Concering the time of man on earth, we learn the following from Talmud (the "Oral Torah" - which is commentary on the first five books of the Bible):
Sanhedrin, Babylonian Talmud p. 97 a.: Rabbi Kattinna said: Six thousand years shall the world exist, and one [thousand, the seventh], it shall be desolate, as it is written, And the Lord alone shall be exalted in that day. [quotation from Isaiah chapter 2 verse 11]. Rabbi Abaye said: It will be desolate two thousand as it is said, After two days will he revive us: in the third day, he will raise us up, and we shall live in his sight [quoting from the prophet Hosea chapter 6 verse 2]. Two days meaning two thousand years according to Psalms 90 verse 4.
As of this writing, we are in the Hebrew calendar year of 5780 - not really that far from the year 6000 - especially, given the fact that that some Hebrew calendar and Bible experts are suggesting there might be be some mathematical miscalculations resulting in "missing years" in the Bible.
What we can be sure of, however, is this: Judging from all the events going on in the world and specifically, in the Middle East with Israel at the center, we can be sure that Yeshua's Second Coming isn't that far off! (We know of one Hebrew and Aramaic scholar who suggests that Yeshua's Second Coming could be as close as Rosh Hashana, 2030!)
What we must realize is, YHWH's Feasts - His Appointed Times - reflect many major biblical events.
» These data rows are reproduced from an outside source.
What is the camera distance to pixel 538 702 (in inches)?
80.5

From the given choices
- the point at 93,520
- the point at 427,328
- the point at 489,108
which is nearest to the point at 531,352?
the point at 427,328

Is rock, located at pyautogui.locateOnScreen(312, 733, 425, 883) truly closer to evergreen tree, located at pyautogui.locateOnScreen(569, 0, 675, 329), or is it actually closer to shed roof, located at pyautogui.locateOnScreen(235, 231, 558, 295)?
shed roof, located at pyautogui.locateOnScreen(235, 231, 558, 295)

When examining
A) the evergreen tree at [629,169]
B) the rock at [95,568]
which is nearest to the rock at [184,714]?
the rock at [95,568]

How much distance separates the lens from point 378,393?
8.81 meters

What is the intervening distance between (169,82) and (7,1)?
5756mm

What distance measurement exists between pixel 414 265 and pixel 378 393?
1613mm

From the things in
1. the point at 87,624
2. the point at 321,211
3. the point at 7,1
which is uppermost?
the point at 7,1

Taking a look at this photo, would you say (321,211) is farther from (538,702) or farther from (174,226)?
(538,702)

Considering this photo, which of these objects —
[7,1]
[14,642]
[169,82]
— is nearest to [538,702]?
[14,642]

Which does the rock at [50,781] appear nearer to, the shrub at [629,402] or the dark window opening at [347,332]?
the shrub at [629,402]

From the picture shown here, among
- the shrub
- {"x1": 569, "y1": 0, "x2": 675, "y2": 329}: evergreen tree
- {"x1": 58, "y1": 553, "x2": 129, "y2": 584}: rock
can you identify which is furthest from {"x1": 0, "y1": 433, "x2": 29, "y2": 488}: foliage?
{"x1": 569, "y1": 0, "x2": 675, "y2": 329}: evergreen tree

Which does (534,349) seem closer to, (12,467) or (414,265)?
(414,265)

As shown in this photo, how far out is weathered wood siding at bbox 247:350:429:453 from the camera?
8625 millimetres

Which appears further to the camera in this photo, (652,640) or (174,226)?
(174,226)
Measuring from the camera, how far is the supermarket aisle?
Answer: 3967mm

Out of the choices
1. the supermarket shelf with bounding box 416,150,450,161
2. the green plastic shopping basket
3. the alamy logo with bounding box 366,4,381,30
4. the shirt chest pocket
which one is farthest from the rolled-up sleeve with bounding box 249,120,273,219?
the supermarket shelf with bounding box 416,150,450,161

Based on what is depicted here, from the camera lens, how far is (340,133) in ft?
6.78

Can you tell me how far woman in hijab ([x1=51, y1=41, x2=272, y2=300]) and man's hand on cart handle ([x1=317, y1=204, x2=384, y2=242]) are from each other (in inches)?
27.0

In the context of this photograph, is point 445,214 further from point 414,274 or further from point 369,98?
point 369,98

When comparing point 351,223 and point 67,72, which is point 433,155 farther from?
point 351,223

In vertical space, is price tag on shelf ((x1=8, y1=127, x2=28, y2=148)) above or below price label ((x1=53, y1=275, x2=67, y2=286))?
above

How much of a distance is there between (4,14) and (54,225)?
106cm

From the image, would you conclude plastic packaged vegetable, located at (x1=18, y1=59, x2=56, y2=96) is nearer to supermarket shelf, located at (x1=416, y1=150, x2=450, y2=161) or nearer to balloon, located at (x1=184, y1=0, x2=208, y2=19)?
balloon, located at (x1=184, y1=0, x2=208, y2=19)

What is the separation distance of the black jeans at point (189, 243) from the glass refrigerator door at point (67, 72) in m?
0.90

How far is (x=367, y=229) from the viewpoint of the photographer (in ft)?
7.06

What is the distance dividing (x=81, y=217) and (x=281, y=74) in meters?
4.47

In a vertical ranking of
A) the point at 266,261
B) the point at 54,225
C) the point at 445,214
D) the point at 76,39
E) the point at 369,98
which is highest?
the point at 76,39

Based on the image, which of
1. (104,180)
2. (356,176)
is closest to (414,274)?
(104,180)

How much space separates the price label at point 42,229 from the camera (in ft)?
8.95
Yeshua has so far fulfilled the first four of the seven and the next one to be fulfilled is Rosh Hashana, the Feast of Trumpets - the day when YHWH calls His people together....Sounds an awful lot like the "rapture" will occur on a Feast of Trumpets....
The above concepts are very deep and requires us to have some understanding of God from the Hebrew, as opposed to the Greek mindset.